* STATED EXERCISE A *
Decide whether each statement below agrees with the Santiago de Compostela text, answering yes or no and quoting the deciding words of that text: (i) Access to the main area of the Cathedral costs nothing. (ii) A Compostela certificate requires walking at least 200 kms into Santiago. (iii) The current market complex dates from the 1870s.

* TEXT TO READ *

If you are doing Camino de Santiago pilgrimage, seeing Santiago de Compostela is a spiritual and meaningful experience that celebrates and shows your dedication and personal power. But even if you are just passing by, Santiago de Compostela is a city worth seeing because of it’s gorgeous architecture, the breathtaking Cathedral, unique bars and inspiring people-watching journey. This place will change you, whether you are just passing by or staying a few days, if you find yourself in Spain – do not miss a chance to visit Galicia and Santiago de Compostela.
The best time to visit Santiago de Compostela is between March and May or between September to November. Winters are mild but it gets cloudy, rainy and windy. Summer season has great weather but it brings crowds and the heat.
- Santiago de Compostela is one of the three major Christian pilgrimage sites
- The legend says the town is the burial place of St James the Greater, patron saint of Spain, first Christian martyr, and one of the Twelve Apostles
- Camino de Santiago routes and the old-town center are both UNESCO world heritage sites
- If you want your Compostela certificate, you must walk at least 100 kms into Santiago
Santiago de Compostela is big enough to have just about anything you need, but small enough to feel like a friendly and welcoming community. You can see the whole city in one day but the spirit of Santiago de Compostela will lure you in to wanting to stay longer! However, if you only have 24 hours in Santiago de Compostela, here are some ideas on how you can make the most of your time there.
The Way of St. James, often known as the Camino de Santiago, is a network of historic pilgrimage paths that crisscrosses Europe and ends at the tomb of St. James (Santiago in Spanish) in Santiago de Compostela. Once you check in your hotel, the star of Santiago de Compostela is its Cathedral.
Every day, more than 10,000 visitors come to visit The Cathedral of Santiago. Not only is it impressive to look at, but you can just stand in front and people watch for hours! The full tour includes the museums, the tribune, and the climb to the roofs, but the access to the main area is completely free. If you are visiting the Cathedral for the first time there is a ritual: see the Portico de la Gloria, hug the Saint James figure, go down to the crypt, and finally up to the rooftop!
Once you’ve done this, you can find the Museum of Santiago and the Pilgrimages near the Cathedral – if you want to know more about Camino de Santiago and it’s history definitely check it out. It might inspire you to try it yourself!
Down Virxe da Cerca street, which runs north to south through the old walled city, lose yourself in the market has been held every week since 1873. The current market complex was built in the 1940s, and the eight halls’ granite walls and whitewashed barrel-vaulted ceilings are reminiscent of the nearby church.

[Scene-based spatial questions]
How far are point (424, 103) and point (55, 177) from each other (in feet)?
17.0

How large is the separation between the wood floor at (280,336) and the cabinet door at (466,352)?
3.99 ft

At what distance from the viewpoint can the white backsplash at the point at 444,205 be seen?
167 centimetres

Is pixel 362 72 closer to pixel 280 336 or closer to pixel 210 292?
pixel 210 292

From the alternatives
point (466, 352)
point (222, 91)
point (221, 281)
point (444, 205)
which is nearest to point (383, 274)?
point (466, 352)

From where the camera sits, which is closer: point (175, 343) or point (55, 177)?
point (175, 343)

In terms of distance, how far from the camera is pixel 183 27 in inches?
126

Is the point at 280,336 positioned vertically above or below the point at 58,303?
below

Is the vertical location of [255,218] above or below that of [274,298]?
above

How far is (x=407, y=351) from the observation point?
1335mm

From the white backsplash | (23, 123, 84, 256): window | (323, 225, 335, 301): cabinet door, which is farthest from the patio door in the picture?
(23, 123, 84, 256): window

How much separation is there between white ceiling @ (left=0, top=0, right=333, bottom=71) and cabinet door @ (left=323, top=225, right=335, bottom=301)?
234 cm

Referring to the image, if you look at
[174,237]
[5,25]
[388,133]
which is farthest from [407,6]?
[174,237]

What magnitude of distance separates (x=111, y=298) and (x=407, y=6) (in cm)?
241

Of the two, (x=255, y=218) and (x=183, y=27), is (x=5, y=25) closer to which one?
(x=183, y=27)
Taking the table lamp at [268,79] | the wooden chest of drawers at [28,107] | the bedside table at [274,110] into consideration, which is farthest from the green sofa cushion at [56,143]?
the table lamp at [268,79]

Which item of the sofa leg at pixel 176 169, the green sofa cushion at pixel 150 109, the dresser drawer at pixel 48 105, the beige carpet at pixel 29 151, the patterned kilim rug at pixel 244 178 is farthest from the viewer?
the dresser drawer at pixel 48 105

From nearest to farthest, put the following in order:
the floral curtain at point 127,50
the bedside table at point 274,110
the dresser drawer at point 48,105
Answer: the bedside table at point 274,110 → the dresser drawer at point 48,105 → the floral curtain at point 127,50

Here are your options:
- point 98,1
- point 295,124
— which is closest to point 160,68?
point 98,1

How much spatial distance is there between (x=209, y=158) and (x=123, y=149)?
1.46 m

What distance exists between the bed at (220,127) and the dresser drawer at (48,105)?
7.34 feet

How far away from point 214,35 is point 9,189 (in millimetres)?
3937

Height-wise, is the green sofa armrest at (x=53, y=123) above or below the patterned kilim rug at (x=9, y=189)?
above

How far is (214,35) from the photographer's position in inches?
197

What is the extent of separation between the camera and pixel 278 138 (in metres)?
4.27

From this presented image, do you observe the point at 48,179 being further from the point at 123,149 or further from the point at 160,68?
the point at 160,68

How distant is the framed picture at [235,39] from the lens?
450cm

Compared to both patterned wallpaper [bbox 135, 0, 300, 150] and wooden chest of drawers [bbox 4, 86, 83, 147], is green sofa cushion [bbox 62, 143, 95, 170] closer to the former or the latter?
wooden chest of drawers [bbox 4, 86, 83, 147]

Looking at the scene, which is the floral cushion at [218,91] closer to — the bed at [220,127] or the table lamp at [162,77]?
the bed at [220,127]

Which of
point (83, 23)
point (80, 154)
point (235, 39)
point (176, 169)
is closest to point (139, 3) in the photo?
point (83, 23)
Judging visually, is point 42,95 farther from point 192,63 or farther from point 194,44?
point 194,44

* STATED EXERCISE B *
In the records, rename "green sofa cushion" as "green throw pillow" throughout the stretch from the line containing "Referring to the image, if you look at" through the line containing "Answer: the bedside", changing nothing else, and give only those lines.

* FINAL RESULT A *
(i) Yes: "the access to the main area is completely free."
(ii) No: "you must walk at least 100 kms into Santiago"
(iii) No: "The current market complex was built in the 1940s"

* FINAL RESULT B *
Referring to the image, if you look at
[174,237]
[5,25]
[388,133]
which is farthest from [407,6]?
[174,237]

What magnitude of distance separates (x=111, y=298) and (x=407, y=6) (in cm)?
241

Of the two, (x=255, y=218) and (x=183, y=27), is (x=5, y=25) closer to which one?
(x=183, y=27)
Taking the table lamp at [268,79] | the wooden chest of drawers at [28,107] | the bedside table at [274,110] into consideration, which is farthest from the green throw pillow at [56,143]?
the table lamp at [268,79]

Which item of the sofa leg at pixel 176 169, the green throw pillow at pixel 150 109, the dresser drawer at pixel 48 105, the beige carpet at pixel 29 151, the patterned kilim rug at pixel 244 178 is farthest from the viewer?
the dresser drawer at pixel 48 105

From nearest to farthest, put the following in order:
the floral curtain at point 127,50
the bedside table at point 274,110
the dresser drawer at point 48,105
Answer: the bedside table at point 274,110 → the dresser drawer at point 48,105 → the floral curtain at point 127,50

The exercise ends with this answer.